Adrian Krebs über Qualität im Olivenhain.

von Alimenta Import

Qualität ist einer dieser Begriffe, den man täglich in den Mund nimmt, einerseits als Wort, andererseits in Form von Lebensmitteln. Ich
rieche, beisse rein und schmecke, bewerte zuerst sensorisch und später verbal. Vor wenigen Tagen habe ich einige Stücke geröstetes Brot mit ­frischem Olivenöl gegessen. Diese Bruschette waren ein Geschmackserlebnis der besonderen Sorte. Am Tag zuvor waren die Oliven noch an den Bäumen, am Morgen brachten wir sie in die Mühle, und am Abend genossen wir das giftgrüne Öl und rühmten dessen Qualität.
Normalerweise bin ich als Konsument beim Verzehr mit der Summe der Bemühungen aller ­Beteiligten konfrontiert.

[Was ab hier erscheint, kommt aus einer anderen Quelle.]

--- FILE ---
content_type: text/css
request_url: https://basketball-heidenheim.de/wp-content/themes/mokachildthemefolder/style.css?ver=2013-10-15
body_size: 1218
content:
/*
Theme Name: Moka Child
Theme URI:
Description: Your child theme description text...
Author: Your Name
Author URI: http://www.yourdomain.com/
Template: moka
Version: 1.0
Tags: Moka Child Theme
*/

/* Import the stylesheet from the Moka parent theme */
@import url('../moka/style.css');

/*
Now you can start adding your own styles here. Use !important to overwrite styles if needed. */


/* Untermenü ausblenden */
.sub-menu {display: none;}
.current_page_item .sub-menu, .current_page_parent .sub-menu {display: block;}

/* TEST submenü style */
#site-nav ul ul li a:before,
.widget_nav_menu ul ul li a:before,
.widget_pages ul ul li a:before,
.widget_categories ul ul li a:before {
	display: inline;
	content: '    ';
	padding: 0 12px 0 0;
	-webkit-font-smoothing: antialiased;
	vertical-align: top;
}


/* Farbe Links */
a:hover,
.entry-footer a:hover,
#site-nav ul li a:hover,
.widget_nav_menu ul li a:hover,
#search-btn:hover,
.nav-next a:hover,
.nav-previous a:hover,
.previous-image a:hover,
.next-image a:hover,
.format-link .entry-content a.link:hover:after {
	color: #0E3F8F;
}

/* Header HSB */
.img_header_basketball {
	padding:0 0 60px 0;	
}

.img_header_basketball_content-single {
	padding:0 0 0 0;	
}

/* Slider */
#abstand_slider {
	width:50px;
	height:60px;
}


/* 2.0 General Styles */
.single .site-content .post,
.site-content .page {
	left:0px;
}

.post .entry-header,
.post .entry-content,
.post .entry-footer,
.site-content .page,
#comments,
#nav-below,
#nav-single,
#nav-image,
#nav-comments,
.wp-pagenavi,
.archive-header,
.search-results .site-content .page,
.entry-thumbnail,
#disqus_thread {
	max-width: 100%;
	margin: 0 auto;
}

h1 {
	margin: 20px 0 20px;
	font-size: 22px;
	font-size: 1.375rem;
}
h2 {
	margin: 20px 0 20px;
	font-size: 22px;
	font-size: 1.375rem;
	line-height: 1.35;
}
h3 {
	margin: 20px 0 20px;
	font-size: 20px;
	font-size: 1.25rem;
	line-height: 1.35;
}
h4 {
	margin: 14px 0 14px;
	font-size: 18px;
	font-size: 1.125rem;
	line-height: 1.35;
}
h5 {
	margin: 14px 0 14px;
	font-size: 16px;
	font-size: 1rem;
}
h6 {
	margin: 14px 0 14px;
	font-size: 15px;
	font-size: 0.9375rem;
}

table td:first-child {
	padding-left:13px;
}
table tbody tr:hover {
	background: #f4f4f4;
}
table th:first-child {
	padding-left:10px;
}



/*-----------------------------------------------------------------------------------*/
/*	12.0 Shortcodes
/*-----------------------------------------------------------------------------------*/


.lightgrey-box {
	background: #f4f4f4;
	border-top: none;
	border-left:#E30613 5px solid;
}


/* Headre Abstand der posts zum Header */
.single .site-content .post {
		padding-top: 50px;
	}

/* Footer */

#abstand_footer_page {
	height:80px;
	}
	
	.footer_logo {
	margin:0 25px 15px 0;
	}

Man isst und überlegt sich, was im ganzen Prozess wohl richtig oder falsch gemacht wurde. Hier in der Toskana ist
es anders: Ich war bei jedem Herstellungsschritt ­dabei. Der Produzent, ein ausgewanderter Schweizer, ist ein Qualitätsfanatiker. Das beginnt beim Erntezeitpunkt. Die meisten Oliven werden in Italien mit Schüttelgeräten oder Kämmen erst im November und brachial vom Baum befördert. Hier beginnt die Ernte schon im Oktober. Die ­Qualität ist bei der noch nicht ganz reifen Olive eher besser. Das bedeutet aber mehr Ernte­aufwand. Sie fällt nicht von selber vom Baum, sondern wird mit einer Art Zange, die man über jedes einzelne Ästchen führt, abgestreift. Am ­Boden fällt sie auf ein Netz. Dort bewegt sich das Personal vorsichtig wie im Porzellanladen: Jede verletzte Olive mindert die Qualität. Schon unter dem Baum beginnt die Selektion. Dreck und alles, was faulen könnte, wird sofort entfernt. Später
im Betrieb eine zweite Triage. Dann gehts möglichst schnell in die Mühle. Dort der Vergleich mit der Ware der anderen Bauern. Während in den ­übrigen Behältern Astwerk, Dreck und Fäulnis weitverbreitet sind, gibt es in «unseren» Kisten nichts als glänzende Oliven. Schliesslich folgt
die Vorsicht beim Filtern und Abfüllen. Dann die Bruschette und die Gewissheit, dass sich die Summe kleiner Schritte gelohnt hat.